[Start]
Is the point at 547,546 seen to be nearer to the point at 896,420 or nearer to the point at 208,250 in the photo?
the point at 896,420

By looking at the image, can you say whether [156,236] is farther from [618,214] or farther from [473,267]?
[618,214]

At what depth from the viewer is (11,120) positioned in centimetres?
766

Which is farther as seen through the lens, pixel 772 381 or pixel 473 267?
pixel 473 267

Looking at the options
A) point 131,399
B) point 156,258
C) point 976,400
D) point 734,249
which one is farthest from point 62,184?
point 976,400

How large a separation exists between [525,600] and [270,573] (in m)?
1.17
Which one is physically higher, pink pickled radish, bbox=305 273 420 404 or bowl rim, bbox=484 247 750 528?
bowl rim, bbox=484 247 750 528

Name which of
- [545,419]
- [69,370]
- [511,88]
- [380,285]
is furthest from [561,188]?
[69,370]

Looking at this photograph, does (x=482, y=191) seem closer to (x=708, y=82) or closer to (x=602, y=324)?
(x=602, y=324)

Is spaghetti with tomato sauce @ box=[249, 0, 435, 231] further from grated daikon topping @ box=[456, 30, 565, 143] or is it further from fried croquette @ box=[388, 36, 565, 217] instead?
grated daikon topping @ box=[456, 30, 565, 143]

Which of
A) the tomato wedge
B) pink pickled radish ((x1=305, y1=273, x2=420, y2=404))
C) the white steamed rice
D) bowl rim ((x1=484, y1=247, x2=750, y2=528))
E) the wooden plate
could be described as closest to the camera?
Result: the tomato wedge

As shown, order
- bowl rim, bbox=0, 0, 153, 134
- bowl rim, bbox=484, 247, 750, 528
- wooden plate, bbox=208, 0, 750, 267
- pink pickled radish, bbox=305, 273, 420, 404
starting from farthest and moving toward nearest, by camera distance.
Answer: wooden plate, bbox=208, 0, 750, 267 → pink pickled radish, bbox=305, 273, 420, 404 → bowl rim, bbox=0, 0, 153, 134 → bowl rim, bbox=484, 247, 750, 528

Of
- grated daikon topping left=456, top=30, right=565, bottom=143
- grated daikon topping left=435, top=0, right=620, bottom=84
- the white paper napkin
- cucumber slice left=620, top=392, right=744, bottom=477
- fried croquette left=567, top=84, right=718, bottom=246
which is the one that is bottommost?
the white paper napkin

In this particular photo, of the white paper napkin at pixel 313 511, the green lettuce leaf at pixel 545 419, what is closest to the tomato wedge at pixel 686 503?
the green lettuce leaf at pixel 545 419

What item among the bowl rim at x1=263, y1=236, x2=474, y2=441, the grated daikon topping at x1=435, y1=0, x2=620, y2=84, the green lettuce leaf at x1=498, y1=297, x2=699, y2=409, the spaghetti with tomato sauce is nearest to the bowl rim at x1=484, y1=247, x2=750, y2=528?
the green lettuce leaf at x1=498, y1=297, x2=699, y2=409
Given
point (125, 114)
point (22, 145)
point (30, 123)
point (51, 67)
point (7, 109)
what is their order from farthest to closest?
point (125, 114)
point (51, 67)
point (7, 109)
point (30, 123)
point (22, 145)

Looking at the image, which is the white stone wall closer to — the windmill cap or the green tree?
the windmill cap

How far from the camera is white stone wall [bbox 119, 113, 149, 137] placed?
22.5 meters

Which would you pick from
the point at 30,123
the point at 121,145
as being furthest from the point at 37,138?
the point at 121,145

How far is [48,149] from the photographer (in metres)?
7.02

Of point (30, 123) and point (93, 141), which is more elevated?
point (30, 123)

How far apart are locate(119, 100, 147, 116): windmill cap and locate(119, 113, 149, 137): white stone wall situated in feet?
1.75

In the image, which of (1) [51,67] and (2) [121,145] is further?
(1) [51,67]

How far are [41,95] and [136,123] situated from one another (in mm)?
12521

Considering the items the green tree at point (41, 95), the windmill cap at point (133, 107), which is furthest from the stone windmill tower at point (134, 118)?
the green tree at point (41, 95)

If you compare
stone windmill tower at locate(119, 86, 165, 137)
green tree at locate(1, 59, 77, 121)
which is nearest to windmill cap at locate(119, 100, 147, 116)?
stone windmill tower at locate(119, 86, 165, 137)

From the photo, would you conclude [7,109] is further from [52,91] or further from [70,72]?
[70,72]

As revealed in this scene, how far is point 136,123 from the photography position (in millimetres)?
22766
[End]
### EXERCISE REQUIREMENTS
Starting at the line that has "As revealed in" and going through the end of the records, write those lines out again, switching "photography position" to "camera" and leaving everything else unchanged.

### EXERCISE RESPONSE
As revealed in this scene, how far is point 136,123 from the camera (in millimetres)?
22766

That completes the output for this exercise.